La FIFA et « The Football Forum » (TFF) n’échangeront probablement plus un fanion d’amitié. En effet, le conflit entre l’organisation de défense des agents de joueurs influents et la Fédération internationale de football s’est récemment intensifié. La raison ? le nouveau règlement des agents de joueurs, dont la FIFA a récemment annoncé l’entrée en vigueur partielle ce lundi.

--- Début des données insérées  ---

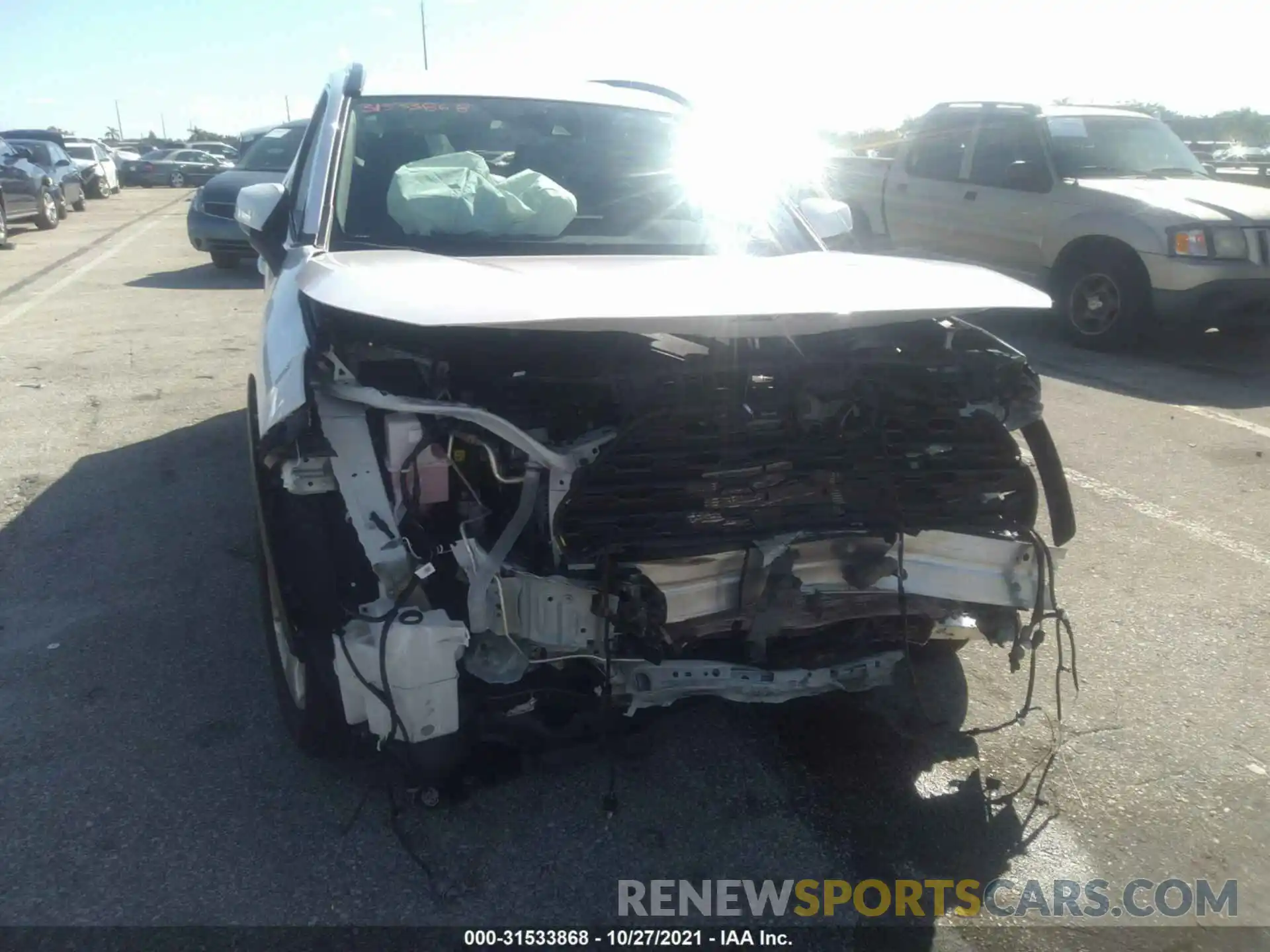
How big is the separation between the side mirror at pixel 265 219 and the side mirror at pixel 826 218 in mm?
2035

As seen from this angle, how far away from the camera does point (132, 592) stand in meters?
3.95

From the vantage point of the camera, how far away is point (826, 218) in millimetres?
4129

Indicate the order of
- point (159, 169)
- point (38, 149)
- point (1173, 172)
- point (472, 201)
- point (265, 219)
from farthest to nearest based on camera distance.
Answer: point (159, 169), point (38, 149), point (1173, 172), point (265, 219), point (472, 201)

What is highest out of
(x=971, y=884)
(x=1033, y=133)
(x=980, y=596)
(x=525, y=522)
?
(x=1033, y=133)

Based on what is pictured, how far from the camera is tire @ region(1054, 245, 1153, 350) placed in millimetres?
8250

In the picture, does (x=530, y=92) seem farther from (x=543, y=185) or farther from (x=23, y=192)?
(x=23, y=192)

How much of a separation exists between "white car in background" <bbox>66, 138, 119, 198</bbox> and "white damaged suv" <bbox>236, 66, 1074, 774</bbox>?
24.8 m

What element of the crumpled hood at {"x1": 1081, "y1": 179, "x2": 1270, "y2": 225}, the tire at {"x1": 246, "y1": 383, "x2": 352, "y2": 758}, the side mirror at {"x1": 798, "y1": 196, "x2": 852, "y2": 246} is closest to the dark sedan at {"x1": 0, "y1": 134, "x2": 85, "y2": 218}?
the crumpled hood at {"x1": 1081, "y1": 179, "x2": 1270, "y2": 225}

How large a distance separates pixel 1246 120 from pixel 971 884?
3333 centimetres

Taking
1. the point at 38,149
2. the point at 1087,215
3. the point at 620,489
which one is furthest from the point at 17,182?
the point at 620,489

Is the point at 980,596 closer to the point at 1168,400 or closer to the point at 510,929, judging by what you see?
the point at 510,929

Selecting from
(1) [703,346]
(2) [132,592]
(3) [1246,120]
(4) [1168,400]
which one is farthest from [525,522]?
(3) [1246,120]

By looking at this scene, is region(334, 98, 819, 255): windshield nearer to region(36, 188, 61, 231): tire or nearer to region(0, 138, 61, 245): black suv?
region(0, 138, 61, 245): black suv

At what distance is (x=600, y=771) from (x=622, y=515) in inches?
35.7
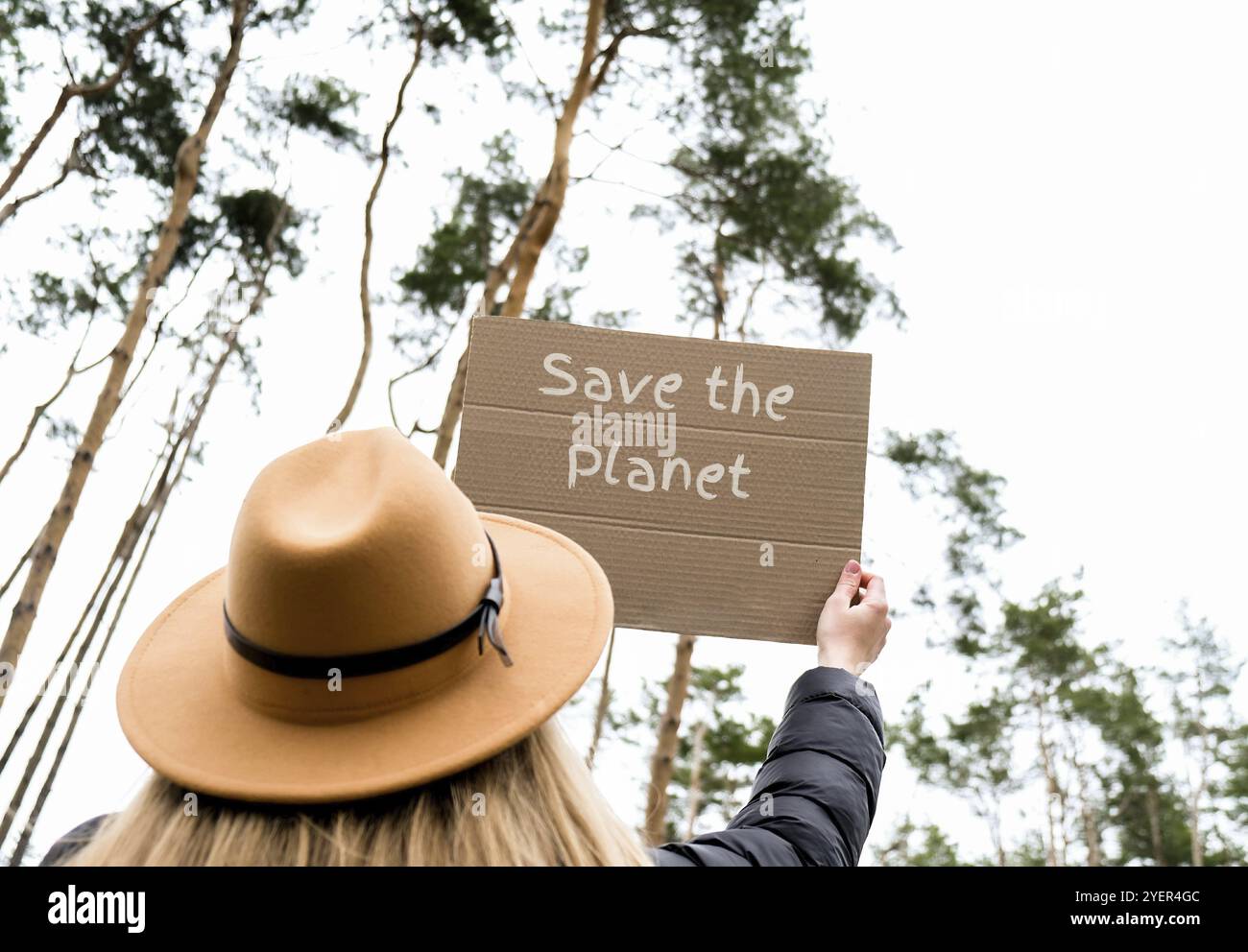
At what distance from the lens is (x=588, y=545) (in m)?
2.01

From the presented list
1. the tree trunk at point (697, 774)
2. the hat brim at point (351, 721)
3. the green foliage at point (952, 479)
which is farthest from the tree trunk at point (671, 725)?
the tree trunk at point (697, 774)

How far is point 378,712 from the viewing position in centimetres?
104

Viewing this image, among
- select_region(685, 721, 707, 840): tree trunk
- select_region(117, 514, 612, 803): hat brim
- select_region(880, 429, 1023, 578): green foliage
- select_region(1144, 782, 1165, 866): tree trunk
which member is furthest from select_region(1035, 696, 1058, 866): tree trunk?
select_region(117, 514, 612, 803): hat brim

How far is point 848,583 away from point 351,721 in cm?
111

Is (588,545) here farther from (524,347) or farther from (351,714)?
(351,714)

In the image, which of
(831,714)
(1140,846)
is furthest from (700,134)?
→ (1140,846)

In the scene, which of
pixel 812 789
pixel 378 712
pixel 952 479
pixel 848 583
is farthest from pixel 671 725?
pixel 378 712

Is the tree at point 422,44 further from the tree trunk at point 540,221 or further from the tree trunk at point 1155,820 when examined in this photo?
the tree trunk at point 1155,820

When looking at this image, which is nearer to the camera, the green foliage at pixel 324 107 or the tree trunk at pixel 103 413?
the tree trunk at pixel 103 413

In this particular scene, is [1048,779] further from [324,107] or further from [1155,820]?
[324,107]

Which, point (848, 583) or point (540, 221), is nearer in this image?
point (848, 583)

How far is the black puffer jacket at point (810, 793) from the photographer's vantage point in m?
1.06

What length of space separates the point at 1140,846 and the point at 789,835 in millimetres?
31560
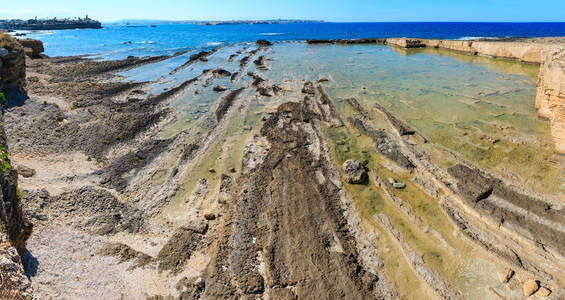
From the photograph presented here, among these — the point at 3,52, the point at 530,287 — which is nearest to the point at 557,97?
the point at 530,287

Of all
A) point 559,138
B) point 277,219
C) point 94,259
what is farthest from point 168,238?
point 559,138

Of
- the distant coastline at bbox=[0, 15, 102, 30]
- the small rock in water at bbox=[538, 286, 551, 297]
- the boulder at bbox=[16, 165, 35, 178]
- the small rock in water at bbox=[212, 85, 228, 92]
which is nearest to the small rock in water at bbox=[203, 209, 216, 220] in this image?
the boulder at bbox=[16, 165, 35, 178]

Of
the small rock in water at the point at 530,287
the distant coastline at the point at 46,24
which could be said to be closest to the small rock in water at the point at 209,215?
the small rock in water at the point at 530,287

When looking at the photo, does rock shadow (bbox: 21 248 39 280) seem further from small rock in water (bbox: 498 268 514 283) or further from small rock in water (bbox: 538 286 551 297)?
small rock in water (bbox: 538 286 551 297)

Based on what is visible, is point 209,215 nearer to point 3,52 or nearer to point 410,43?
point 3,52

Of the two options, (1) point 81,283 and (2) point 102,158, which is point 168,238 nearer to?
(1) point 81,283

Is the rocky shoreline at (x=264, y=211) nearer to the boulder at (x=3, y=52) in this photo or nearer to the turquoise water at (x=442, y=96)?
the turquoise water at (x=442, y=96)
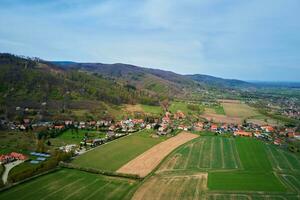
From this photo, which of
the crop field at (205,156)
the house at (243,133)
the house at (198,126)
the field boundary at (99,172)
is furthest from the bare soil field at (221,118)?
the field boundary at (99,172)

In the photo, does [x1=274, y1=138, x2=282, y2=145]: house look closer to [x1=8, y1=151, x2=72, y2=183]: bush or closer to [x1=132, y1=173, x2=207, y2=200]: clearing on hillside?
[x1=132, y1=173, x2=207, y2=200]: clearing on hillside

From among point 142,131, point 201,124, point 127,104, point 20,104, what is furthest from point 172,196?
point 127,104

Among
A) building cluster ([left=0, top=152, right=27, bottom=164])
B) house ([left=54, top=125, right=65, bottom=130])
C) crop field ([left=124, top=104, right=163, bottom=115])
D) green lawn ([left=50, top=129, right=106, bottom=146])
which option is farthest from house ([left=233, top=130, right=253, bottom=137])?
building cluster ([left=0, top=152, right=27, bottom=164])

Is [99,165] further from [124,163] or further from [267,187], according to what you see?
[267,187]

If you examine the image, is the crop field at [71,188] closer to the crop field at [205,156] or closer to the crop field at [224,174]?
the crop field at [224,174]

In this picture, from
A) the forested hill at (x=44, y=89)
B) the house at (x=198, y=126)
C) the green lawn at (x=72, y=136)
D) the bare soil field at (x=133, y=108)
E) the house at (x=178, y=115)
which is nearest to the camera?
the green lawn at (x=72, y=136)

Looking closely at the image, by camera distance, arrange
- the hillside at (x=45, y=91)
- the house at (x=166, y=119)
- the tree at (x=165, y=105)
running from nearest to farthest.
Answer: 1. the house at (x=166, y=119)
2. the hillside at (x=45, y=91)
3. the tree at (x=165, y=105)

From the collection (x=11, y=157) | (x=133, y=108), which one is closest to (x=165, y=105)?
(x=133, y=108)

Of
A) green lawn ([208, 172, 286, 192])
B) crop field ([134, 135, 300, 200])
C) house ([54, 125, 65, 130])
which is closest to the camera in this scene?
crop field ([134, 135, 300, 200])
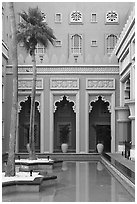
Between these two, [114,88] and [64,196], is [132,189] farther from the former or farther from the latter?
[114,88]

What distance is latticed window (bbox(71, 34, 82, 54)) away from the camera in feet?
91.5

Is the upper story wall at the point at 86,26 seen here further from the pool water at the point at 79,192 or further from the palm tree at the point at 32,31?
the pool water at the point at 79,192

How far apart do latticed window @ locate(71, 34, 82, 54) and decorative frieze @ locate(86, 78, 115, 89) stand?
177 inches

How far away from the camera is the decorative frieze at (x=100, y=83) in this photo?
24.2 metres

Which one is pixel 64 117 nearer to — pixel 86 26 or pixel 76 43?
pixel 76 43

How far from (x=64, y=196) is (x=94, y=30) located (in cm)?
2010

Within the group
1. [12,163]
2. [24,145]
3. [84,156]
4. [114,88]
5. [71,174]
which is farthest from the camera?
[24,145]

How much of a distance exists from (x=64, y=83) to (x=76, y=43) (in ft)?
16.5

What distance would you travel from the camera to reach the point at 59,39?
1105 inches

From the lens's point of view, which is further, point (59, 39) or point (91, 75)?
point (59, 39)

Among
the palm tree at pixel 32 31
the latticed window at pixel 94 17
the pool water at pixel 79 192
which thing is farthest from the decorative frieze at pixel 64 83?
the pool water at pixel 79 192

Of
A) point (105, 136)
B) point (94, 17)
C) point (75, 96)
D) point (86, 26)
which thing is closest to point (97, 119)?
point (105, 136)

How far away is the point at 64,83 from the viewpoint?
24.2 metres

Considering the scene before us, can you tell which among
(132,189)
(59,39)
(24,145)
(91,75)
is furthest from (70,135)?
(132,189)
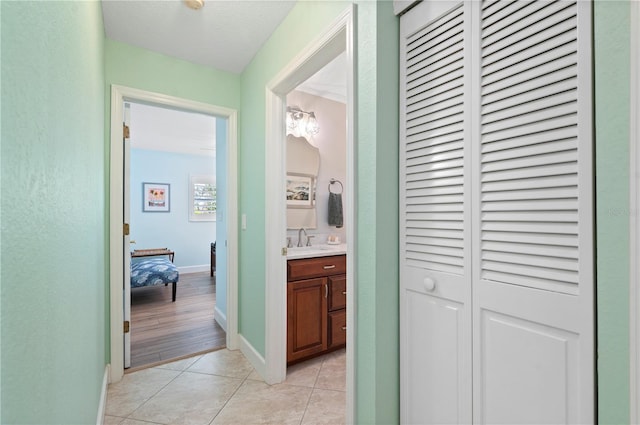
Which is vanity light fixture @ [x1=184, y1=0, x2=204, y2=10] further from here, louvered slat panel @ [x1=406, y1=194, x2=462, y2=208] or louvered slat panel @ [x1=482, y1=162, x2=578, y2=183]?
louvered slat panel @ [x1=482, y1=162, x2=578, y2=183]

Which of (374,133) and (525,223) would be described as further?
(374,133)

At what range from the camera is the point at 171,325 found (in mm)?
3344

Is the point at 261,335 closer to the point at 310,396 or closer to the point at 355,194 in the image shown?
the point at 310,396

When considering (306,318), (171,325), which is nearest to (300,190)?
(306,318)

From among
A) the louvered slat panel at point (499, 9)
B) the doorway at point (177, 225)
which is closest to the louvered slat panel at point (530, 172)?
the louvered slat panel at point (499, 9)

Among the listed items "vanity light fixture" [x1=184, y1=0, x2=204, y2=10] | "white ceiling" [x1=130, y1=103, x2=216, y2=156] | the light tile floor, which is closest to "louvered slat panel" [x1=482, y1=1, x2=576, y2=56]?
"vanity light fixture" [x1=184, y1=0, x2=204, y2=10]

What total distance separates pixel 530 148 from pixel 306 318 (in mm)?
1964

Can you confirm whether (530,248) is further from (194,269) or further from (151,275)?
(194,269)

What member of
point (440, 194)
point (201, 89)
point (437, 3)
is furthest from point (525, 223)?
point (201, 89)

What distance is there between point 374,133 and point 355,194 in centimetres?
28

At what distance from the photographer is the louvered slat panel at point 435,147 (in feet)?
3.84

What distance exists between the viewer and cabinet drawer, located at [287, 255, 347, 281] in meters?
2.34

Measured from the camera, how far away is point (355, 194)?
1.39 meters

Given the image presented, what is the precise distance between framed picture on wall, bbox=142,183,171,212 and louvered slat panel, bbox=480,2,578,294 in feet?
21.2
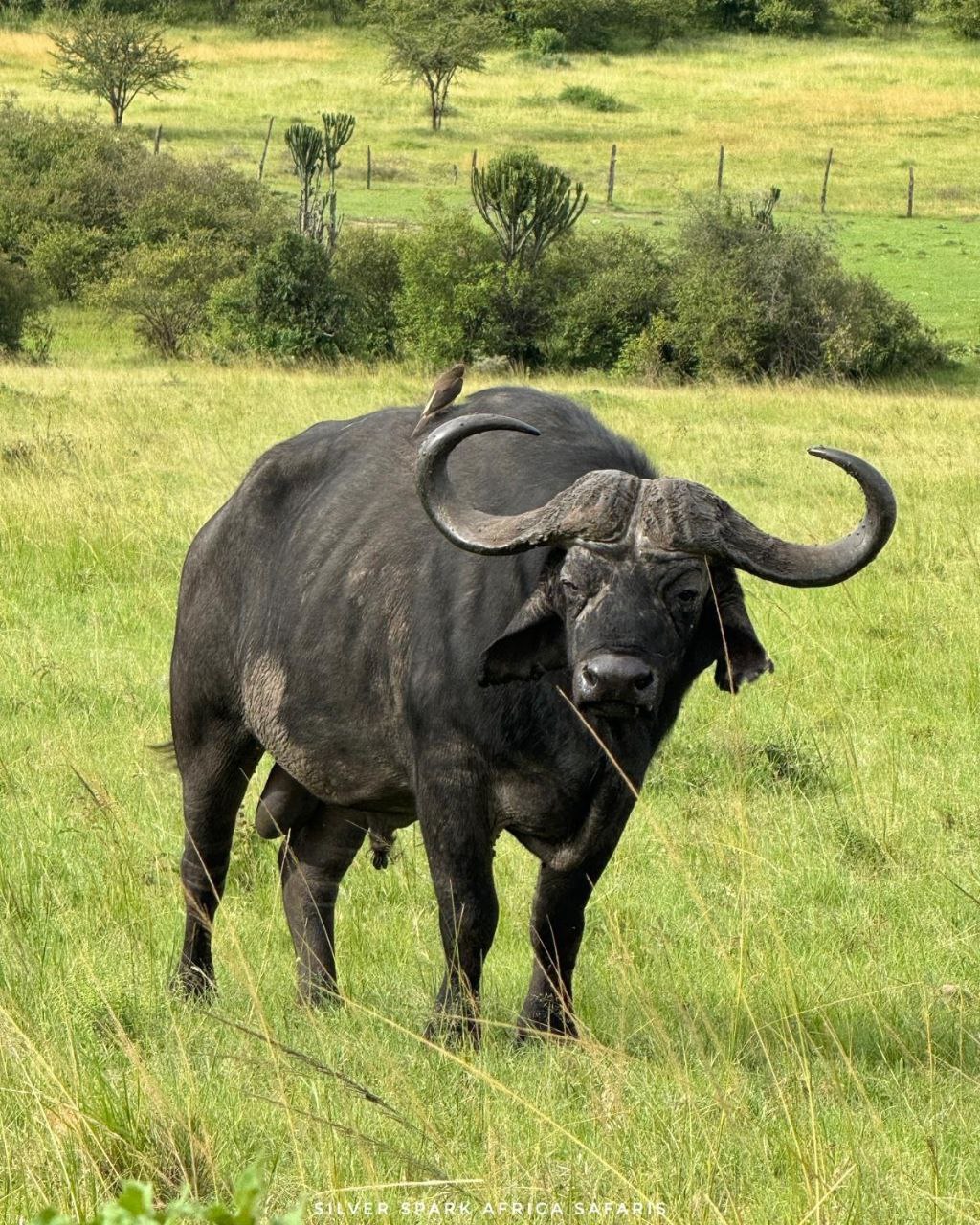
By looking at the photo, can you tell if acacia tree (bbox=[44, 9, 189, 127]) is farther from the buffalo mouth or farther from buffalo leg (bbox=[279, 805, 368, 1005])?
the buffalo mouth

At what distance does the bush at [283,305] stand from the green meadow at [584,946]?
14.0 m

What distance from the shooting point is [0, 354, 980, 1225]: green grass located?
129 inches

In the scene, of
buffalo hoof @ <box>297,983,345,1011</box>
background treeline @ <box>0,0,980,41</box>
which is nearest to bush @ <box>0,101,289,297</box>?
buffalo hoof @ <box>297,983,345,1011</box>

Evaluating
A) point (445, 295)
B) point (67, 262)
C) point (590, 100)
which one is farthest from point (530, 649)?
point (590, 100)

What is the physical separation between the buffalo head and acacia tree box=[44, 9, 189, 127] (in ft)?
200

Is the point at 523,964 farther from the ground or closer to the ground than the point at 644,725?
closer to the ground

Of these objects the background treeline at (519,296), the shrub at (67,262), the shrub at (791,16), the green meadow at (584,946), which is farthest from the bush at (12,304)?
the shrub at (791,16)

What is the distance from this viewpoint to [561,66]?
261 ft

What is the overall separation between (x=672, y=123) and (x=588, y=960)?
6581 cm

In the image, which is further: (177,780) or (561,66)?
(561,66)

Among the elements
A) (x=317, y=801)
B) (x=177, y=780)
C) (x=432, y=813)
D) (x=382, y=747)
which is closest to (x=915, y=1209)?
(x=432, y=813)

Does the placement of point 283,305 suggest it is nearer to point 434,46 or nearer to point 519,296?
point 519,296

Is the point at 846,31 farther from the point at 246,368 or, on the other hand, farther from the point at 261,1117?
the point at 261,1117

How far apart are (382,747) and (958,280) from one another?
3977cm
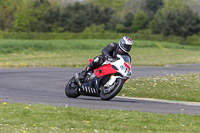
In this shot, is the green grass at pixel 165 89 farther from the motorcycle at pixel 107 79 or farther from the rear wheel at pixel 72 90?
the motorcycle at pixel 107 79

Ce qui était surprenant, puisqu’en novembre, lors d’une réunion à Utrecht, un haut responsable de la FIFA avait plutôt évoqué mars 2023 comme date de lancement possible.

Le fait que la Fédération internationale accélère maintenant serait une réplique à une menace des agents des joueurs. En effet, en octobre et en décembre 2022, la TFF a écrit une lettre enflammée aux membres du Conseil de la FIFA avant la ratification du nouveau règlement. Les deux documents sont signés par les membres du comité directeur de la TFF : Rafaela Pimenta, qui a succédé au regretté Mino Raiola, Jorge Mendes, qui représente les stars portugaises Ruben Dias et Bernardo Silva, Jonathan Barnett, dont l’agence abrite les stars de l’ICM Jack Grealish et Eduardo Camavinga – et Roger Wittmann, qui compte parmi ses clients Roberto Firmino, Julian Draxler et Marcel Sabitzer.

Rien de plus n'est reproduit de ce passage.